Le Temps

Barbara Cassin, une épée pour défendre la langue française

La philosophe et philologue fait son entrée officielle à l’Académie française aujourd’hui. Une intronisat­ion qui vient couronner une oeuvre importante, mais aussi une vie pleine d’engagement­s

- PHILIPPE CHASSEPOT

Son érudition est impression­nante, mais, preuve qu’on apprend à tout âge, Barbara Cassin a réalisé l’an dernier seulement que la célèbre épée des académicie­ns n’était pas rattachée à la défense de la langue française. «C’était un privilège accordé par le roi, qui leur donnait la possibilit­é de lui parler sans craindre la censure. Je trouve ça extraordin­aire», nous apprend-elle.

Extraordin­aire, tout comme son propre tranchant, qu’elle portera aujourd’hui lors de son intronisat­ion officielle et qu’elle décrit avec force précisions: «On est censé mettre un peu de sa vie dedans.

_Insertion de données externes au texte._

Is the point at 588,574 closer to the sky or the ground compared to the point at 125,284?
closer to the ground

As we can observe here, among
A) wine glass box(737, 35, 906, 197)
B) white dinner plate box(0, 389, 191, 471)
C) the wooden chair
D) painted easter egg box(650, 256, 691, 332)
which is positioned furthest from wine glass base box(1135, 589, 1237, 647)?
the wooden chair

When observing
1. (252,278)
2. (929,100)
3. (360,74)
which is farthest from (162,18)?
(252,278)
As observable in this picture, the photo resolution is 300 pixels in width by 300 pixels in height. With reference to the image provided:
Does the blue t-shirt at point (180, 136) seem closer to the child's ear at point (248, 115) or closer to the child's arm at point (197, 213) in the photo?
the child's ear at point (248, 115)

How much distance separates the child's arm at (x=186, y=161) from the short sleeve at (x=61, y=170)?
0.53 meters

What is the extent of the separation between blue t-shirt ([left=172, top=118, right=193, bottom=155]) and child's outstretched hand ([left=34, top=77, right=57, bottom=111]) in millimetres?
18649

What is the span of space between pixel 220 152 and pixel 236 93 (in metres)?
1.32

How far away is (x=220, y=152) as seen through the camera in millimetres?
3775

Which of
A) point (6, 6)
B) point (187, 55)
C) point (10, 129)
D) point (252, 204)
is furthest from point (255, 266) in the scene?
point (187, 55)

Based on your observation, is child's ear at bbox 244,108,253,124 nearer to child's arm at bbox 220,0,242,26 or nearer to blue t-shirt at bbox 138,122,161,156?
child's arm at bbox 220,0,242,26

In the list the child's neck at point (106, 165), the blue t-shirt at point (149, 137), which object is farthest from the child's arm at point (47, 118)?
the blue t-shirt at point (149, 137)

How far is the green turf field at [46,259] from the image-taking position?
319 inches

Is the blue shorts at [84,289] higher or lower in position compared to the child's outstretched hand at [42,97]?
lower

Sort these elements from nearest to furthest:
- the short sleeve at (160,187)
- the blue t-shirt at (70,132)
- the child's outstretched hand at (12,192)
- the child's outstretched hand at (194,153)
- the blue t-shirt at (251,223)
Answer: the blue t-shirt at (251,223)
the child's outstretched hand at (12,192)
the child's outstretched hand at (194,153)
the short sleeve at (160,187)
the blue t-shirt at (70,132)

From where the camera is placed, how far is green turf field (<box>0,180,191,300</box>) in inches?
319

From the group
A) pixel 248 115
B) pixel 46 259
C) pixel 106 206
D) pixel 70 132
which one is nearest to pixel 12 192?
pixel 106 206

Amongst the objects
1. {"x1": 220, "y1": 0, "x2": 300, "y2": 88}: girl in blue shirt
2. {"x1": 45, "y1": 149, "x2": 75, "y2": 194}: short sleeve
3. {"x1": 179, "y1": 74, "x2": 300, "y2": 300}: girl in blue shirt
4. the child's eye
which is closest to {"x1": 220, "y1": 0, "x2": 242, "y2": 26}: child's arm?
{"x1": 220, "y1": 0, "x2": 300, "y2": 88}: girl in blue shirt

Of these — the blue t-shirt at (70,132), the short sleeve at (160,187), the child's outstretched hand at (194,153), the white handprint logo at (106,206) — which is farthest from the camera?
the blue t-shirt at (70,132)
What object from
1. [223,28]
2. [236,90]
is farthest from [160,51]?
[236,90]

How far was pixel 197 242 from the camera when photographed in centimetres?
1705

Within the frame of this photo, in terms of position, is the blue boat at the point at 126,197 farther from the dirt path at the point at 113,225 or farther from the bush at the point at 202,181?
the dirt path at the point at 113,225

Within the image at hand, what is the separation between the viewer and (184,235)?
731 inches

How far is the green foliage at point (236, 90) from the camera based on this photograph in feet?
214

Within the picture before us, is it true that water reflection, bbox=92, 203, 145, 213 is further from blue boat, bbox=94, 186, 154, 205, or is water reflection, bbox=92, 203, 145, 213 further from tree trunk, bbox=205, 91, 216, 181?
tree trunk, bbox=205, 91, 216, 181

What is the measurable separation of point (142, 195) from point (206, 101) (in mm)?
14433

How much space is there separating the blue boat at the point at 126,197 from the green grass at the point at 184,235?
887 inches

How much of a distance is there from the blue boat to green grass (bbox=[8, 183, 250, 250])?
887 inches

J’ai choisi une épée non létale, avec le pommeau fait d’une statuette hittite retrouvée dans une tombe près d’Ankara, et la garde en écran souple qui contient virtuellem­ent tous les textes du monde. Le corps de l’épée est recouvert de cuir, avec des trous qui laissent affleurer des fibres optiques pour afficher la devise «Plus d’une langue» en lumière.» Même si elle sait se faire plus légère quand elle avoue qu’elle voulait surtout un sabre laser pour épater ses petits-enfants…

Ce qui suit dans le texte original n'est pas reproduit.